Copy out the records below, swapping each occurrence of "frosted glass light shade" for "frosted lampshade" and leaving everything else unchanged.

- **Dataset entries**:
──────────────────────────────
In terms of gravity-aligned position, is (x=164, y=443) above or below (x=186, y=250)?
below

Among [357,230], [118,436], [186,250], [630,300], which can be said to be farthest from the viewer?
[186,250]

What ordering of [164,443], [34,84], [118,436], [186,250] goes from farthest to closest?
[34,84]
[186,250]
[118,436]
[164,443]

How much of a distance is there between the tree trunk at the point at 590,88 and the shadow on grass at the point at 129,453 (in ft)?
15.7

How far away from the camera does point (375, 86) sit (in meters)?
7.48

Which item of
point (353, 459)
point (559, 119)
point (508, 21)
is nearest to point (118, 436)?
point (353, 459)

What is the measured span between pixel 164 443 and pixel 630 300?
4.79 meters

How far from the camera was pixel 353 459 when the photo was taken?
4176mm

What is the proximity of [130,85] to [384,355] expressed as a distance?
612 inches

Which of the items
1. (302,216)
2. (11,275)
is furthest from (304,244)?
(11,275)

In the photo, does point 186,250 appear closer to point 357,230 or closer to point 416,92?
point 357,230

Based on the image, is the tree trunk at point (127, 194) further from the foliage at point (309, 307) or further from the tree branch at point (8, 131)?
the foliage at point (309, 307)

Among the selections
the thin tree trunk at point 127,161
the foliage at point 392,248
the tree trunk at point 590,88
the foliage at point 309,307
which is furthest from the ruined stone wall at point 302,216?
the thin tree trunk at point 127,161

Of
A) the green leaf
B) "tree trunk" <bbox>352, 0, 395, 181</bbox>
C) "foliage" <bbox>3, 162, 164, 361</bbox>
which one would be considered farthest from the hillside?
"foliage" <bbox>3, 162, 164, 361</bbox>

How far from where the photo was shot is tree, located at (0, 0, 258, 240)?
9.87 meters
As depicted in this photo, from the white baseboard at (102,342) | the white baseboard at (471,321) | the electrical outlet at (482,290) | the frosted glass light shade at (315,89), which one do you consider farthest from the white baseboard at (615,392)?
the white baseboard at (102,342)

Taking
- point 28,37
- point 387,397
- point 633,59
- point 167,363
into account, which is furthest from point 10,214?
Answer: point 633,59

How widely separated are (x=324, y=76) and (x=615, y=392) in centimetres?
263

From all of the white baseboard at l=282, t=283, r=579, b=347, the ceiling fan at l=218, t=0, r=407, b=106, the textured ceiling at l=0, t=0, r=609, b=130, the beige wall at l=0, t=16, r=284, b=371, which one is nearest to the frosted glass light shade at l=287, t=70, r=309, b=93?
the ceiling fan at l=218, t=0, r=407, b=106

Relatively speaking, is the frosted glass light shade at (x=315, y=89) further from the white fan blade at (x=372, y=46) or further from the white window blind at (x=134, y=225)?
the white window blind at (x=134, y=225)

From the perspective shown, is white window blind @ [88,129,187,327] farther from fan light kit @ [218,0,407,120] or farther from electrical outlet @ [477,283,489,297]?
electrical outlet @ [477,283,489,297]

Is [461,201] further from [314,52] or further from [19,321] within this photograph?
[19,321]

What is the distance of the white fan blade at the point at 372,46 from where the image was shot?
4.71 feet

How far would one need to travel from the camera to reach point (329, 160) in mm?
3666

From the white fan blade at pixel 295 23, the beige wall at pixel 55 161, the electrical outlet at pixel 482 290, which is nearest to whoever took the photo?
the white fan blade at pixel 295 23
──────────────────────────────
- **Correct result**:
In terms of gravity-aligned position, is (x=164, y=443) above or below (x=186, y=250)?
below

Among [357,230], [118,436], [186,250], [630,300], which can be said to be farthest from the viewer?
[186,250]

What ordering of [164,443], [34,84], [118,436], [186,250] goes from farthest to closest?
[34,84]
[186,250]
[118,436]
[164,443]

How much of a distance is there between the tree trunk at the point at 590,88 and the shadow on grass at the point at 129,453 (in ft)?
15.7

How far away from the camera does point (375, 86) sit (in meters)?
7.48

Which item of
point (353, 459)
point (559, 119)
point (508, 21)
is nearest to point (118, 436)?
point (353, 459)

What is the measured span between pixel 164 443 and pixel 630 300?
4.79 meters

How far from the camera was pixel 353 459 when the photo was taken?
4176mm

What is the proximity of [130,85] to [384,355] expressed as a distance?
612 inches

Which of the items
1. (302,216)
2. (11,275)
is furthest from (304,244)?
(11,275)

In the photo, does point 186,250 appear closer to point 357,230 or closer to point 416,92?
point 357,230

Based on the image, is the tree trunk at point (127, 194) further from the foliage at point (309, 307) or further from the tree branch at point (8, 131)?
the foliage at point (309, 307)

Among the selections
the thin tree trunk at point 127,161
the foliage at point 392,248
the tree trunk at point 590,88
the foliage at point 309,307
which is furthest from the ruined stone wall at point 302,216?
the thin tree trunk at point 127,161

Of
A) the green leaf
B) "tree trunk" <bbox>352, 0, 395, 181</bbox>
C) "foliage" <bbox>3, 162, 164, 361</bbox>
which one would be considered farthest from the hillside?
"foliage" <bbox>3, 162, 164, 361</bbox>

How far from where the photo was shot is tree, located at (0, 0, 258, 240)?
9.87 meters
As depicted in this photo, from the white baseboard at (102,342) | the white baseboard at (471,321) | the electrical outlet at (482,290) | the frosted lampshade at (315,89), which one do you consider farthest from the white baseboard at (615,392)?
the white baseboard at (102,342)

Taking
- point 28,37
- point 387,397
- point 633,59
- point 167,363
into account, which is furthest from point 10,214?
Answer: point 633,59

How widely separated are (x=324, y=76) and (x=615, y=392) in centimetres?
263

From all of the white baseboard at l=282, t=283, r=579, b=347, the ceiling fan at l=218, t=0, r=407, b=106, the textured ceiling at l=0, t=0, r=609, b=130, the beige wall at l=0, t=16, r=284, b=371, which one is nearest to the frosted lampshade at l=287, t=70, r=309, b=93?
the ceiling fan at l=218, t=0, r=407, b=106

Relatively speaking, is the frosted lampshade at (x=315, y=89) further from the white fan blade at (x=372, y=46) or further from the white window blind at (x=134, y=225)?
the white window blind at (x=134, y=225)

From the perspective shown, is white window blind @ [88,129,187,327] farther from fan light kit @ [218,0,407,120] or farther from electrical outlet @ [477,283,489,297]?
electrical outlet @ [477,283,489,297]

Is [461,201] further from [314,52] or further from [19,321] within this photograph?
[19,321]

What is the distance of the white fan blade at the point at 372,46 from where the image was shot?
4.71 feet

How far would one need to travel from the camera to reach point (329, 160) in mm?
3666

From the white fan blade at pixel 295 23, the beige wall at pixel 55 161, the electrical outlet at pixel 482 290, which is nearest to whoever took the photo?
the white fan blade at pixel 295 23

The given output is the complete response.